* 記述問題 1
以下のコネクタピンに関する文書によると、従来のコネクタピンで芯材とSnめっき膜の間に設けられるCuめっき膜は、通常どのような方法で形成されますか?

* 文書の一節
──────────────────────────────

自動車用PCB(Printed Circuit Board)コネクタや自動車用中継コネクタ等のコネクタには、例えば黄銅などの、銅に数質量%程度の金属を添加した銅合金を芯材とするコネクタピンが用いられている。芯材の表面には、相手方端子との接触抵抗を低減する目的で、表面にSn(スズ)めっき膜を形成することが多い。
近年では、コネクタ全体の軽量化、小型化及び低コスト化のために、より高い剛性を有すると共に、材料コストを低減できるコネクタピンが望まれている。そこで、材料の強度が高く、材料コストの低い銅合金として、銅(Cu)に鉄(Fe)を添加したCu−Fe系合金をコネクタピンの芯材として用いることが検討されている。
例えば特許文献1には、0.05〜5質量%の炭素が固溶した10〜70質量%のFeと、残部がCu及び不可避不純物との合金からなるばね部材の例が開示されている。かかる化学成分を有するCu−Fe系合金は、従来の銅合金よりも高い強度を有するものとなりやすい。また、Cu−Fe系合金は、Cuよりも地金代の安価なFeを含有しているため、Feの含有量を多くすることにより材料コストを容易に低減することができる。
このように、Cu−Fe系合金は、コネクタピンの芯材として十分な強度と、材料コストとを両立する可能性を有する材料である。
従来のコネクタピンには、芯材とSnめっき膜との間に、Snめっき膜の密着性を改善する目的でCuめっき膜が設けられていることが多い。Cuめっき膜は、Cuの析出速度を速くする観点から、通常、硫酸浴を用いた電気めっきにより形成される。しかしながら、Cu−Fe系合金よりなる芯材の表面には、Cuを主成分とするCu系母相及びFeを主成分とするFe系粒子の両方が露出している。そのため、芯材を硫酸浴に浸漬すると、表面に露出したFe系粒子とめっき液中のCuイオンとの間で置換反応が起き、Cuが析出する。この置換反応により析出したCuは、電気めっきにより形成したCuに比べて芯材との密着性が悪いため、コネクタピンの表面に形成されるSnめっき膜がCuごと剥離しやすくなる。
以上のように、Cu−Fe合金を芯材とするコネクタピンに従来の製造方法を適用すると、例えば端子の挿抜を繰り返す場合や、高温環境下において長期間使用する場合等に、Snめっき膜が芯材から剥離しやすいという問題がある。Snめっき膜の剥離は相手方端子との接触抵抗の増大を招くため、Snめっき膜の密着性を向上させる技術が求められている。

──────────────────────────────

空間関係の記録:
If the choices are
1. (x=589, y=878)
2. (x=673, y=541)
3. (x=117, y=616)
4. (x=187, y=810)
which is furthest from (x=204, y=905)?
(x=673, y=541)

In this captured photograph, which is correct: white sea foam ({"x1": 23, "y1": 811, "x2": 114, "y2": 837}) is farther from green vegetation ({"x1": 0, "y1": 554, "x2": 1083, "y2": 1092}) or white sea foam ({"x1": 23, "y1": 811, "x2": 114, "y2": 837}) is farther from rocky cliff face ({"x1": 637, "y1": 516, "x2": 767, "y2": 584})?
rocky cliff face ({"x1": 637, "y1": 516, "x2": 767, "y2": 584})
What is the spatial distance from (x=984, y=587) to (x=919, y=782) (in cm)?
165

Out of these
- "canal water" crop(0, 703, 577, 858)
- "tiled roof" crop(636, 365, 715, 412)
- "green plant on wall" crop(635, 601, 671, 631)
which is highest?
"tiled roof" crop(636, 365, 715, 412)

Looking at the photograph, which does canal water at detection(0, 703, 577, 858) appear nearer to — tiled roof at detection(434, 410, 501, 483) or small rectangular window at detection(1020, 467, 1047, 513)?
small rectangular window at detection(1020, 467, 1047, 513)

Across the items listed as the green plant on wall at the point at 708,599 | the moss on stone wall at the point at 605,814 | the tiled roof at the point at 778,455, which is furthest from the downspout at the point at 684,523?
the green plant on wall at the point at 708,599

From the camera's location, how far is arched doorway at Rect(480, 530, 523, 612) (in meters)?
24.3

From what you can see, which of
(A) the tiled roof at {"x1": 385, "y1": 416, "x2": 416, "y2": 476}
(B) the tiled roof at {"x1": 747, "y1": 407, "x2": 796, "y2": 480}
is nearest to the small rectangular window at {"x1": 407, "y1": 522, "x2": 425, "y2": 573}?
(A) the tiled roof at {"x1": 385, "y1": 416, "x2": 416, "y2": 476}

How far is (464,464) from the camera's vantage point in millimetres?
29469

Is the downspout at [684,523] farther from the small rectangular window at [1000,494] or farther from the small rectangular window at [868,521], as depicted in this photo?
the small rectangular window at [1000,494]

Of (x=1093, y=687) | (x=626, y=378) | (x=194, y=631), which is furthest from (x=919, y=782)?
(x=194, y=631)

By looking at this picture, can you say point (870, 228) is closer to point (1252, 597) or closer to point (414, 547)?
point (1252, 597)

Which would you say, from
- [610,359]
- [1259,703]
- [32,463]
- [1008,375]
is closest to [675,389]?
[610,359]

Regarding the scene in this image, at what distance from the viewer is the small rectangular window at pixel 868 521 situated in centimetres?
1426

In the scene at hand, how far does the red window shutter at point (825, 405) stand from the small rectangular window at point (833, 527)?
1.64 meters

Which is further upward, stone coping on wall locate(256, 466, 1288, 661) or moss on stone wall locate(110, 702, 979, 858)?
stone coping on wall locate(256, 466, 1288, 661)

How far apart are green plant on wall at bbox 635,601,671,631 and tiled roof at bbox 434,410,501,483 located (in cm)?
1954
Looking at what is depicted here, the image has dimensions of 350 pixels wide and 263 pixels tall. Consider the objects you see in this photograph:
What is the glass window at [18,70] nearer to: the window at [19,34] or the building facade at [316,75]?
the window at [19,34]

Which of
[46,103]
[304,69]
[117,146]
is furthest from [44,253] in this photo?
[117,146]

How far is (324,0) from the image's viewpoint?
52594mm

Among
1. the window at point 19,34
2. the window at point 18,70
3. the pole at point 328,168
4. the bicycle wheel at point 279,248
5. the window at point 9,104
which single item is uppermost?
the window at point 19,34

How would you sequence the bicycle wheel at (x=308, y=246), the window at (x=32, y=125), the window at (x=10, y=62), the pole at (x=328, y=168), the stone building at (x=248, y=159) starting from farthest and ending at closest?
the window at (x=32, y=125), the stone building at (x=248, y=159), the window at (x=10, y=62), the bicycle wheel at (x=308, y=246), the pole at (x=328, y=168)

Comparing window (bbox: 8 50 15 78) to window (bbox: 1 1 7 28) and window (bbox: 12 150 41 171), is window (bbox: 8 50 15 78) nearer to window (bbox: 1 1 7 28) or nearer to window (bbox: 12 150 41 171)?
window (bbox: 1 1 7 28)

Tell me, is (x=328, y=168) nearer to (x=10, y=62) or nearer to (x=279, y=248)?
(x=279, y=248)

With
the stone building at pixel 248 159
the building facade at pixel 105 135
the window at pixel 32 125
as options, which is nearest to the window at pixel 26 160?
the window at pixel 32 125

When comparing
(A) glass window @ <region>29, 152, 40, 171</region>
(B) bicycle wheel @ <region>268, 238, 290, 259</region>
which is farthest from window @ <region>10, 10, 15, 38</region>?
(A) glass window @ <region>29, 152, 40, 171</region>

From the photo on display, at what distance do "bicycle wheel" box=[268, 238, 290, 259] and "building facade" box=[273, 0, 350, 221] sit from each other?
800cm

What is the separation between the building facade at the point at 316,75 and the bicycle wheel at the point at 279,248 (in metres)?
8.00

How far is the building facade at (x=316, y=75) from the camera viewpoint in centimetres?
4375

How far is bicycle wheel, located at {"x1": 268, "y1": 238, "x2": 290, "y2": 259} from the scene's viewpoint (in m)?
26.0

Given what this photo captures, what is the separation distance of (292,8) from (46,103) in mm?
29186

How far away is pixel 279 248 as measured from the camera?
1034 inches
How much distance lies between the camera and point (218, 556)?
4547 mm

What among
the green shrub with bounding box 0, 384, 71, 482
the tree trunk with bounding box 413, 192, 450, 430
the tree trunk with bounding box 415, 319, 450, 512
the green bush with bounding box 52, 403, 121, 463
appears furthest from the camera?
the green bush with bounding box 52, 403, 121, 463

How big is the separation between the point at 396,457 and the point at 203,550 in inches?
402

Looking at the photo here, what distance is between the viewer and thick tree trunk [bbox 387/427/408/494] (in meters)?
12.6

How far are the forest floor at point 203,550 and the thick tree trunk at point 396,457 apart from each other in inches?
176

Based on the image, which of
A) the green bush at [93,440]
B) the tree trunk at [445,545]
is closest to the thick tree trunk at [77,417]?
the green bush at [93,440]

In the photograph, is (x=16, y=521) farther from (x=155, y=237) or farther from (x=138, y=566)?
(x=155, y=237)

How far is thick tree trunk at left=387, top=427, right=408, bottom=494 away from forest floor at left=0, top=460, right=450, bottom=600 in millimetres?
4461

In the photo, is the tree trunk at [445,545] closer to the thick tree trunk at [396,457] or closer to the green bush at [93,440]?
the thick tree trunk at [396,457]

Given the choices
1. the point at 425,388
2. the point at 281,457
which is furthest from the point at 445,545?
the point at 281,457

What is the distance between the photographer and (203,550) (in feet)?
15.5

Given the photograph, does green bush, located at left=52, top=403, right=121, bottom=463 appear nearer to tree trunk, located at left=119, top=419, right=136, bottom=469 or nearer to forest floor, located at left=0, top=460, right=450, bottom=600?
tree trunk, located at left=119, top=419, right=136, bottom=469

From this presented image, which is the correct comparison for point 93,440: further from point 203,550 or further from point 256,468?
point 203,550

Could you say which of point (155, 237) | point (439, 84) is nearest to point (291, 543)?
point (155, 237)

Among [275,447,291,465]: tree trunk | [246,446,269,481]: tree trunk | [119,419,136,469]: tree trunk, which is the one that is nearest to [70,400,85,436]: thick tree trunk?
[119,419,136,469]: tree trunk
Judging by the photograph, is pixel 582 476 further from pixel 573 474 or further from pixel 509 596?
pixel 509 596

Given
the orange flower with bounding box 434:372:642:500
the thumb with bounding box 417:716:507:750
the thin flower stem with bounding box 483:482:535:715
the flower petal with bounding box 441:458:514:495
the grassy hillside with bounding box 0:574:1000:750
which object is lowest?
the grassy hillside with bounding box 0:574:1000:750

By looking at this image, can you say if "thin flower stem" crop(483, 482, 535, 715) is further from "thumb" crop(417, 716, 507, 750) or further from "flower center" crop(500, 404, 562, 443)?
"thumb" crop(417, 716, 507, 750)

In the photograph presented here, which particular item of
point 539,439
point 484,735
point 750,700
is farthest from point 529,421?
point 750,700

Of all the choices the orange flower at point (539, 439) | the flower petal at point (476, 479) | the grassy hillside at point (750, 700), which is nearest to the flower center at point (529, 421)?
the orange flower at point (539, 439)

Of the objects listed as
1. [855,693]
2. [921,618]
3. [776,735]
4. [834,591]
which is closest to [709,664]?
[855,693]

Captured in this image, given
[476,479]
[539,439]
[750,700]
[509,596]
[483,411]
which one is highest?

──────────────────────────────

* 記述問題 2
上の記録から、「rectangular」という語を含む行をすべて抜き出してください。

* 完全な解答 1
硫酸浴を用いた電気めっきにより形成されます。

* 完全な解答 2
Looking at the photograph, which does canal water at detection(0, 703, 577, 858) appear nearer to — tiled roof at detection(434, 410, 501, 483) or small rectangular window at detection(1020, 467, 1047, 513)?
small rectangular window at detection(1020, 467, 1047, 513)
is nearest to the small rectangular window at {"x1": 407, "y1": 522, "x2": 425, "y2": 573}?
Is the downspout at [684,523] farther from the small rectangular window at [1000,494] or farther from the small rectangular window at [868,521], as depicted in this photo?
the small rectangular window at [1000,494]
Regarding the scene in this image, at what distance from the viewer is the small rectangular window at pixel 868 521 situated in centimetres?
In the scene at hand, how far does the red window shutter at point (825, 405) stand from the small rectangular window at point (833, 527)?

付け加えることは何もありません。